A traveling wave keeps its shape and shifts along the propagation direction by $\Delta y = v\,t = \dfrac{\lambda}{T}\,t$ in time $t$.

(1) At $t = 3T/8$ the pattern shifts in $+y$ by

$$\Delta y = \frac{\lambda}{T}\cdot\frac{3T}{8} = \frac{3\lambda}{8},$$

so the crest originally at $O$ moves to $y = 3\lambda/8$. At $t = 7T/6$ the shift is

$$\Delta y = \frac{\lambda}{T}\cdot\frac{7T}{6} = \frac{7\lambda}{6} = \lambda + \frac{\lambda}{6};$$

a shift of one full wavelength reproduces the wave, so the pattern appears shifted by only $\lambda/6$ in $+y$.

(2) For $-y$ propagation the same shape shifts the opposite way: the waveforms are obtained by shifting the original $3\lambda/8$ and $\lambda/6$ in the $-y$ direction (mirror images about the $y$-axis of the $+y$ results).

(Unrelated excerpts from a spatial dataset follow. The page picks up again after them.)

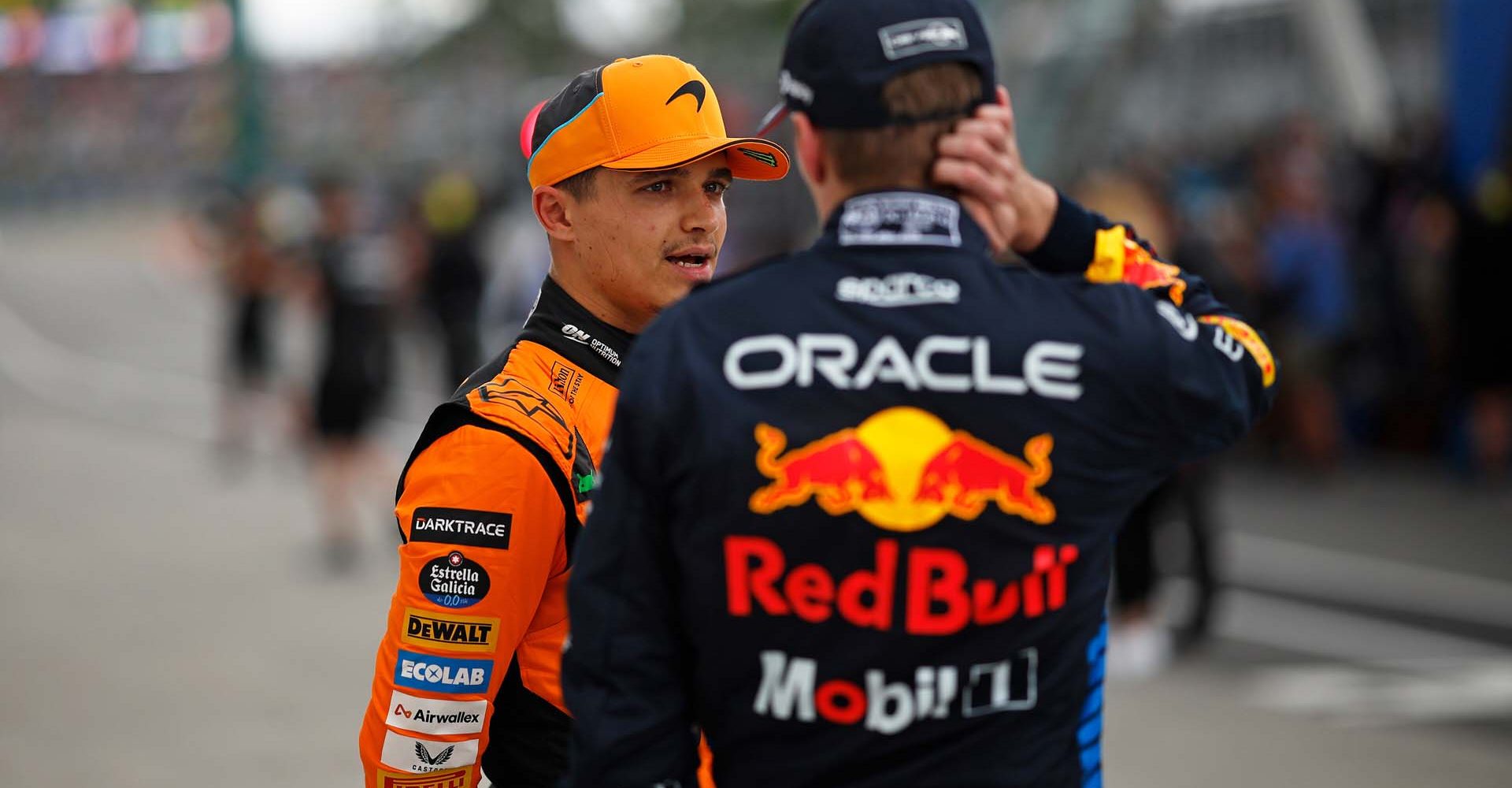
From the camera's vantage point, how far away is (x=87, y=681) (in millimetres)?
7086

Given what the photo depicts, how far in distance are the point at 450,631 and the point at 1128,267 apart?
1.07m

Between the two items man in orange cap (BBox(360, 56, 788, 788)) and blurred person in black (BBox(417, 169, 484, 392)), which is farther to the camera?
blurred person in black (BBox(417, 169, 484, 392))

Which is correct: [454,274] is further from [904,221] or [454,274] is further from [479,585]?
[904,221]

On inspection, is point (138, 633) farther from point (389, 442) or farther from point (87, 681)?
point (389, 442)

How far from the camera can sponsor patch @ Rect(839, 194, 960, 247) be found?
A: 1761mm

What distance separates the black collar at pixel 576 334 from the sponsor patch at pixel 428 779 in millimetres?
646

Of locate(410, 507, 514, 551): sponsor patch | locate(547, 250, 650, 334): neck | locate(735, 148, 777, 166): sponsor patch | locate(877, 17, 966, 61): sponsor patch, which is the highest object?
locate(877, 17, 966, 61): sponsor patch

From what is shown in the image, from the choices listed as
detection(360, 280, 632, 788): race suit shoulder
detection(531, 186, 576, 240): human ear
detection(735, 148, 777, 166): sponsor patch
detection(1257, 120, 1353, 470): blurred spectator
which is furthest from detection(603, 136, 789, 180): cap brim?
detection(1257, 120, 1353, 470): blurred spectator

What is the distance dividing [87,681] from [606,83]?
578cm

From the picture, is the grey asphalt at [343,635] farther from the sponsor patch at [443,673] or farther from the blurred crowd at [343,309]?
the sponsor patch at [443,673]

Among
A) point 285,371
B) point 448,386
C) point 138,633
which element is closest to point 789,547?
point 138,633

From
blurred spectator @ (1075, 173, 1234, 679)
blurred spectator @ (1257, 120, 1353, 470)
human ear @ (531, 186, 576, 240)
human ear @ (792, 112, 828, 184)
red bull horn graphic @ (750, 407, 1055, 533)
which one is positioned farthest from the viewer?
blurred spectator @ (1257, 120, 1353, 470)

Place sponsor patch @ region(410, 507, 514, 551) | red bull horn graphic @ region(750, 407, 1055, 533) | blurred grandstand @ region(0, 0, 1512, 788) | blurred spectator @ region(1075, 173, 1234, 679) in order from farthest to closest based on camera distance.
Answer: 1. blurred spectator @ region(1075, 173, 1234, 679)
2. blurred grandstand @ region(0, 0, 1512, 788)
3. sponsor patch @ region(410, 507, 514, 551)
4. red bull horn graphic @ region(750, 407, 1055, 533)

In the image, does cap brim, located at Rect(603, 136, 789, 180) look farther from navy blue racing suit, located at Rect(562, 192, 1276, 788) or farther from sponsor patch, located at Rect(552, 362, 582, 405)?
navy blue racing suit, located at Rect(562, 192, 1276, 788)
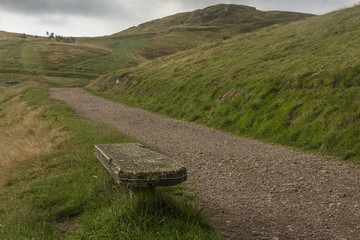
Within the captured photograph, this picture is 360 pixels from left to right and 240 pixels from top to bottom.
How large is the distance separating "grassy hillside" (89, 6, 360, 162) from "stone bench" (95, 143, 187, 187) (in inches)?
218

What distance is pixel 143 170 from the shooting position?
4367mm

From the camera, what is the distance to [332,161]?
790cm

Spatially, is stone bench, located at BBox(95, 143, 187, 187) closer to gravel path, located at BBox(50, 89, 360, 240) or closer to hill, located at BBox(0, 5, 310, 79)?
gravel path, located at BBox(50, 89, 360, 240)

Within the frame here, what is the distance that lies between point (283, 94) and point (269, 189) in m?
7.67

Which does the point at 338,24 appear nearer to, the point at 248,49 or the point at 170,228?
the point at 248,49

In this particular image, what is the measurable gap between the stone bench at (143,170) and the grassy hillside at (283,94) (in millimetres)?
5529

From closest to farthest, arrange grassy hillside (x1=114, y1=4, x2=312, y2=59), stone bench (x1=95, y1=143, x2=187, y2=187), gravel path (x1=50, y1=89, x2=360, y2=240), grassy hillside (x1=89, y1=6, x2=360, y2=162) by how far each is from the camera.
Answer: stone bench (x1=95, y1=143, x2=187, y2=187)
gravel path (x1=50, y1=89, x2=360, y2=240)
grassy hillside (x1=89, y1=6, x2=360, y2=162)
grassy hillside (x1=114, y1=4, x2=312, y2=59)

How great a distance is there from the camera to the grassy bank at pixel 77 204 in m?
3.89

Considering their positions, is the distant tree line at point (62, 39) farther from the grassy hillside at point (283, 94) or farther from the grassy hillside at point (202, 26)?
the grassy hillside at point (283, 94)

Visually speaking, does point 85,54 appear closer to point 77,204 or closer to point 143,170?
point 77,204

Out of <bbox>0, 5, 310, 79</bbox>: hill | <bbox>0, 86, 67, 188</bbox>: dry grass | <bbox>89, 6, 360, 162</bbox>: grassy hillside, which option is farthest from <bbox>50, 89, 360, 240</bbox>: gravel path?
<bbox>0, 5, 310, 79</bbox>: hill

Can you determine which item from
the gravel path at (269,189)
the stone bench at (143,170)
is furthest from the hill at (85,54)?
the stone bench at (143,170)

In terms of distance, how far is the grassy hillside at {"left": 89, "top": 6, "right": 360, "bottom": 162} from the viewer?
9609mm

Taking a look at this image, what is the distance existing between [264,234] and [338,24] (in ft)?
81.5
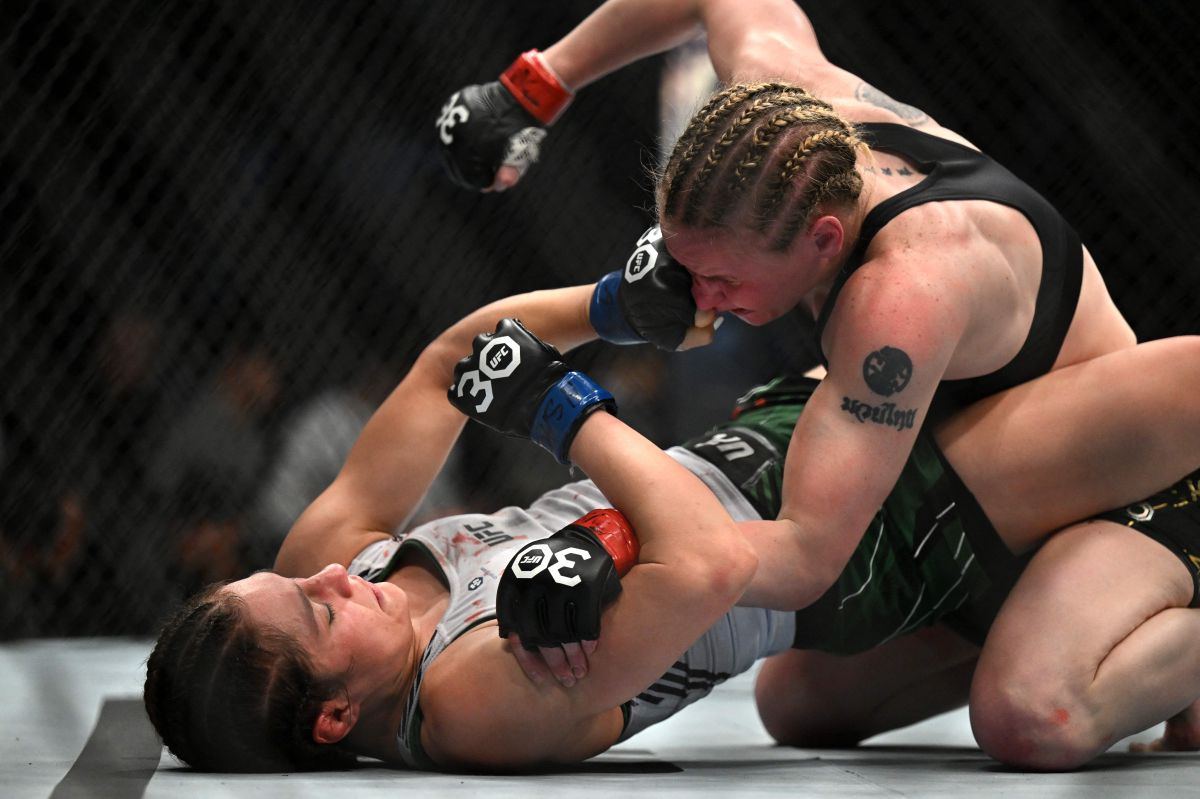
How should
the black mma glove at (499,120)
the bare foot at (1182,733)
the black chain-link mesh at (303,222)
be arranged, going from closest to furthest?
the bare foot at (1182,733)
the black mma glove at (499,120)
the black chain-link mesh at (303,222)

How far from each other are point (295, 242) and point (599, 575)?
211 cm

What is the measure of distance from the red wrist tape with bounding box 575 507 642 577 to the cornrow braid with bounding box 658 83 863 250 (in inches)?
14.6

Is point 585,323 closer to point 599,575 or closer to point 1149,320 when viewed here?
point 599,575

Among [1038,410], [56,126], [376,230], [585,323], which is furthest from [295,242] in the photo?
[1038,410]

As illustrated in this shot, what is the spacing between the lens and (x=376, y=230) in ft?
10.5

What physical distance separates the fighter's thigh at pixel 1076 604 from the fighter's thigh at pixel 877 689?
0.88 feet

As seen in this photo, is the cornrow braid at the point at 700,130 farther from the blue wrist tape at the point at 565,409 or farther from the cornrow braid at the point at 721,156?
the blue wrist tape at the point at 565,409

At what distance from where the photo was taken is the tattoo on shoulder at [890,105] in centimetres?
178

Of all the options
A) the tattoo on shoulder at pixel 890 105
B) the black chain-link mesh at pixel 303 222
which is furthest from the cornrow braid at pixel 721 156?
the black chain-link mesh at pixel 303 222

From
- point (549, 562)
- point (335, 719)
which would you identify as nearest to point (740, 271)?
point (549, 562)

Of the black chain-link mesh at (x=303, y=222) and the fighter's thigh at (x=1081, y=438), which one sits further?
the black chain-link mesh at (x=303, y=222)

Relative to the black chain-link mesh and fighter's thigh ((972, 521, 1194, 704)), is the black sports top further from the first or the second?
the black chain-link mesh

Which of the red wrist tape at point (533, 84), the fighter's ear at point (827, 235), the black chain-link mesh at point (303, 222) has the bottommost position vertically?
the black chain-link mesh at point (303, 222)

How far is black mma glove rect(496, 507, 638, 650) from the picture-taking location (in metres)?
1.27
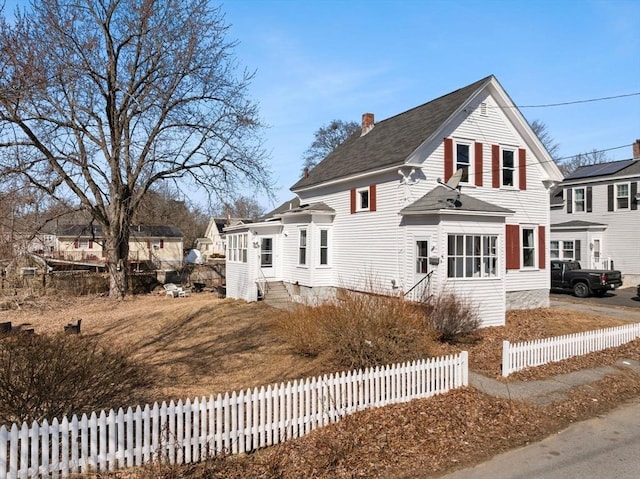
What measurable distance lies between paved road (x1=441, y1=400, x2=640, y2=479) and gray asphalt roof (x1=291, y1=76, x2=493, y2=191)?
10417 millimetres

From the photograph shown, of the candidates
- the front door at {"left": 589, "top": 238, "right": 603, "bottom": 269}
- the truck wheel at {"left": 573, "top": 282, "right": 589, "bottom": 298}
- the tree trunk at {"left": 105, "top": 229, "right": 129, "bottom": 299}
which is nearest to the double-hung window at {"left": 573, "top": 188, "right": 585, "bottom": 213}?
the front door at {"left": 589, "top": 238, "right": 603, "bottom": 269}

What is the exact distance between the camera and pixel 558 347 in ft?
34.6

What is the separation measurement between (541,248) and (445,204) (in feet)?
22.5

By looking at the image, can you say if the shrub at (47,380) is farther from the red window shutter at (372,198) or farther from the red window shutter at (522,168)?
the red window shutter at (522,168)

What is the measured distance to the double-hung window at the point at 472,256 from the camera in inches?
561

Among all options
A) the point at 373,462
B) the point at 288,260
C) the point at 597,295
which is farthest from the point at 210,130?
the point at 597,295

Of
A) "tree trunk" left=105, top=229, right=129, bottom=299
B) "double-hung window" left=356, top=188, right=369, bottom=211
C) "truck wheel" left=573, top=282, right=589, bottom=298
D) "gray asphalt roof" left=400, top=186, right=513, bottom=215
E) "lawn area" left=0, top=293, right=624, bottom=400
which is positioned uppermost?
"double-hung window" left=356, top=188, right=369, bottom=211

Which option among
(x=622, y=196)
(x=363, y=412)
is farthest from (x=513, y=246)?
(x=622, y=196)

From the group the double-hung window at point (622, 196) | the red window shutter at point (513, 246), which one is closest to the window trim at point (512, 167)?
the red window shutter at point (513, 246)

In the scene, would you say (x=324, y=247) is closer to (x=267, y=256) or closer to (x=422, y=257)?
(x=267, y=256)

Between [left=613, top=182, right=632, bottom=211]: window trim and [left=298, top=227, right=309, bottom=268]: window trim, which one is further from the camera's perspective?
[left=613, top=182, right=632, bottom=211]: window trim

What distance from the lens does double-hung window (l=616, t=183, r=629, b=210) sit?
27.0m

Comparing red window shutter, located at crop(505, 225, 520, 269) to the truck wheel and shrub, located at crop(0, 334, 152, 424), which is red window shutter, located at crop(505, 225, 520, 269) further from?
shrub, located at crop(0, 334, 152, 424)

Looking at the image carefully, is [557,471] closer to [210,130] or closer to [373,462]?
[373,462]
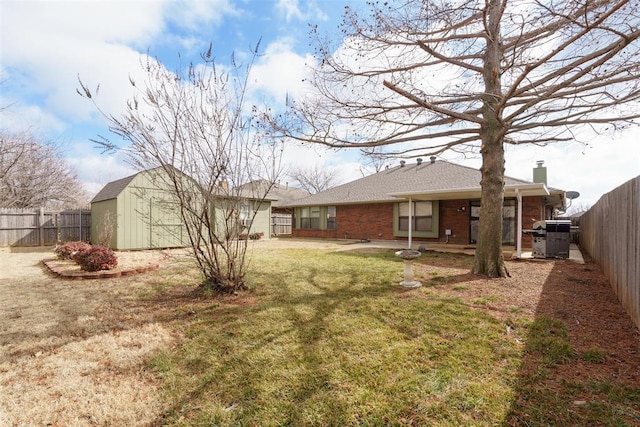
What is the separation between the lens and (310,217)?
795 inches

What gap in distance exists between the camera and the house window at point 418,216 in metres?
14.4

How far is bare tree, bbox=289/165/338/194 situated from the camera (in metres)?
40.9

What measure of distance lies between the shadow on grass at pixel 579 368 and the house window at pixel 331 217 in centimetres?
1415

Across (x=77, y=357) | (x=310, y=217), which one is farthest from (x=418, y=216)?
(x=77, y=357)

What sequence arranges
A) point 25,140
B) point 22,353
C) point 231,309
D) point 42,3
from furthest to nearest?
1. point 25,140
2. point 42,3
3. point 231,309
4. point 22,353

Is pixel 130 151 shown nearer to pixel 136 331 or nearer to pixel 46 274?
pixel 136 331

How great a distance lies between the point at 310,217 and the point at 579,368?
58.2ft

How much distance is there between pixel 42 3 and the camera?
480 centimetres

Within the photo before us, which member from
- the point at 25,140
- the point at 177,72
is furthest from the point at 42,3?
the point at 25,140

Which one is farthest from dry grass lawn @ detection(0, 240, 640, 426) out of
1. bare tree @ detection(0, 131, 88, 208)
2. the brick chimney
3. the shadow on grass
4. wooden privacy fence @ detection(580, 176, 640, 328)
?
bare tree @ detection(0, 131, 88, 208)

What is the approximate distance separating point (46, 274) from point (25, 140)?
1684 centimetres

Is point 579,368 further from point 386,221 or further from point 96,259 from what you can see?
point 386,221

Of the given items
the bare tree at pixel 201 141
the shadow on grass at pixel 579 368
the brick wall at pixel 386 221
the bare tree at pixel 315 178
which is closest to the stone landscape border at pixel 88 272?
the bare tree at pixel 201 141

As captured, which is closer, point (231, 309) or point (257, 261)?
point (231, 309)
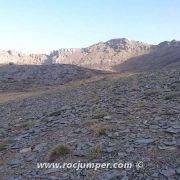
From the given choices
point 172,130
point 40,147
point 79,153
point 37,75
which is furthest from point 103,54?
point 79,153

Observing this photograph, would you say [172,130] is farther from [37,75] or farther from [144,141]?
[37,75]

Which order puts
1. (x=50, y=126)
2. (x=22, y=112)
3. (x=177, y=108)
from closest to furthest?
(x=177, y=108)
(x=50, y=126)
(x=22, y=112)

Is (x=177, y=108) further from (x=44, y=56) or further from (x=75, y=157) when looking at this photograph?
(x=44, y=56)

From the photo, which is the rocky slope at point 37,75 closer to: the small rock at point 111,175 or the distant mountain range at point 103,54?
the small rock at point 111,175

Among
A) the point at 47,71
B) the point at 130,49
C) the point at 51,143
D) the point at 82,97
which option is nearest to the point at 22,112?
the point at 82,97

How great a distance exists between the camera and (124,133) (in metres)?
15.8

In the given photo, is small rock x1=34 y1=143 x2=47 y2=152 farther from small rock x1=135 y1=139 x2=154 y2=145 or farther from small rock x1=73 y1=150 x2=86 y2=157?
small rock x1=135 y1=139 x2=154 y2=145

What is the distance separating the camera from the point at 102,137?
15812 mm

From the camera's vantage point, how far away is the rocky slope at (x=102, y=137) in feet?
42.6

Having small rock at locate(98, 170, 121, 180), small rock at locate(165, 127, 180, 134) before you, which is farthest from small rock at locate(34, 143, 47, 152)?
small rock at locate(165, 127, 180, 134)

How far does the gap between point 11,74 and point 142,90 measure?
37.1m

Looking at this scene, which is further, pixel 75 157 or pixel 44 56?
pixel 44 56

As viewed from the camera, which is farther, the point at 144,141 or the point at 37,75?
the point at 37,75

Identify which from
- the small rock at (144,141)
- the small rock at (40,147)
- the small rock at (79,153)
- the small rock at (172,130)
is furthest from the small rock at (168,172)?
the small rock at (40,147)
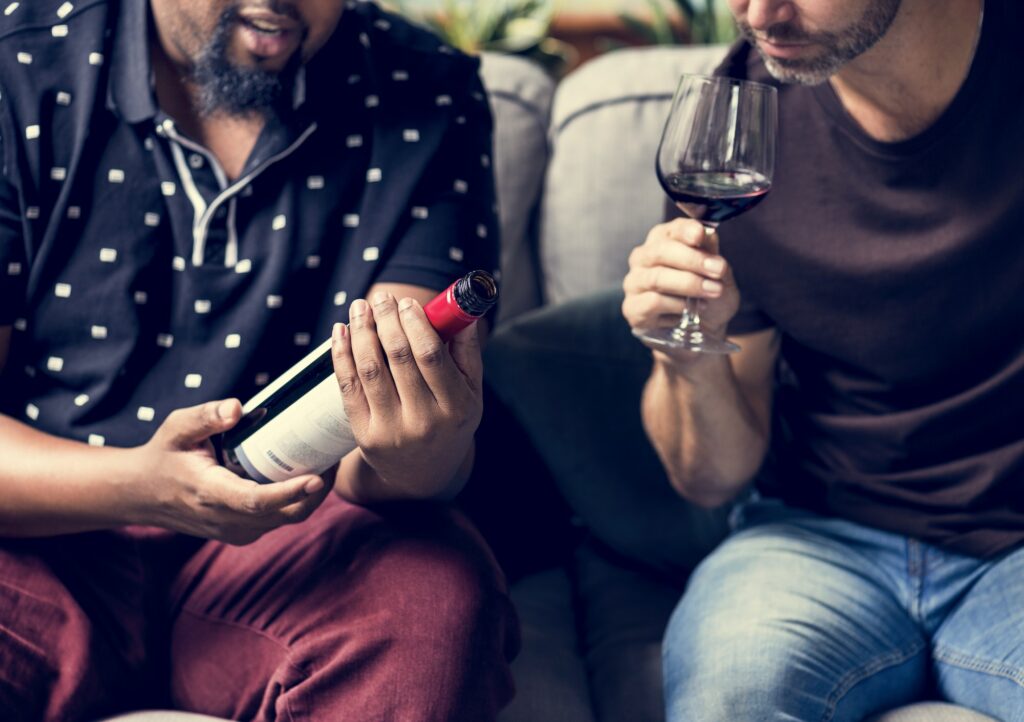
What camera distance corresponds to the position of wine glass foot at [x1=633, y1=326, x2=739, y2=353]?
47.9 inches

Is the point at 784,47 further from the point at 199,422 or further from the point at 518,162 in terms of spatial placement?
the point at 199,422

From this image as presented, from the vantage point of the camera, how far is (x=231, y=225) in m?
1.29

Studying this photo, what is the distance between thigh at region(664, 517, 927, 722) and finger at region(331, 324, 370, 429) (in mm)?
476

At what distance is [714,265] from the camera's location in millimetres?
1188

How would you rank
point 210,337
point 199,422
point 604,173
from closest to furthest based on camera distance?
point 199,422
point 210,337
point 604,173

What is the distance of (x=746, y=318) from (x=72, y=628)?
2.74 feet

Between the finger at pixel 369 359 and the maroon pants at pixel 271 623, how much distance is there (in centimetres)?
23

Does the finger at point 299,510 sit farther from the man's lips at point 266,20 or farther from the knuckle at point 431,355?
the man's lips at point 266,20

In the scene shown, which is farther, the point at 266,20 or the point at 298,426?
the point at 266,20

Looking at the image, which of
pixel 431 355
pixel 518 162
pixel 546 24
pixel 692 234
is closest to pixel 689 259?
pixel 692 234

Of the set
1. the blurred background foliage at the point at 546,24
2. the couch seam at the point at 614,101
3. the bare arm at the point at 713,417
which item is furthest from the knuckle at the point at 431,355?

(3) Each particle performs SHM with $\omega = \dfrac{2\pi}{T}$ and amplitude $A = 0.2$ m. For a wave moving in $+y$, a particle's velocity matches that of the particle just behind it (smaller $y$), which fixes each initial phase:

• $O$ (crest, $x = +A$, momentarily at rest, about to move down): $x_O = A\sin\!\left(\omega t + \dfrac{\pi}{2}\right)$.
• $a$ ($x = 0$, moving up): $x_a = A\sin(\omega t)$.
• $b$ (trough, $x = -A$, about to move up): $x_b = A\sin\!\left(\omega t - \dfrac{\pi}{2}\right)$.
• $c$ ($x = 0$, moving down): $x_c = A\sin(\omega t + \pi)$.
• $d$ (crest, same phase as $O$): $x_d = A\sin\!\left(\omega t + \dfrac{\pi}{2}\right)$.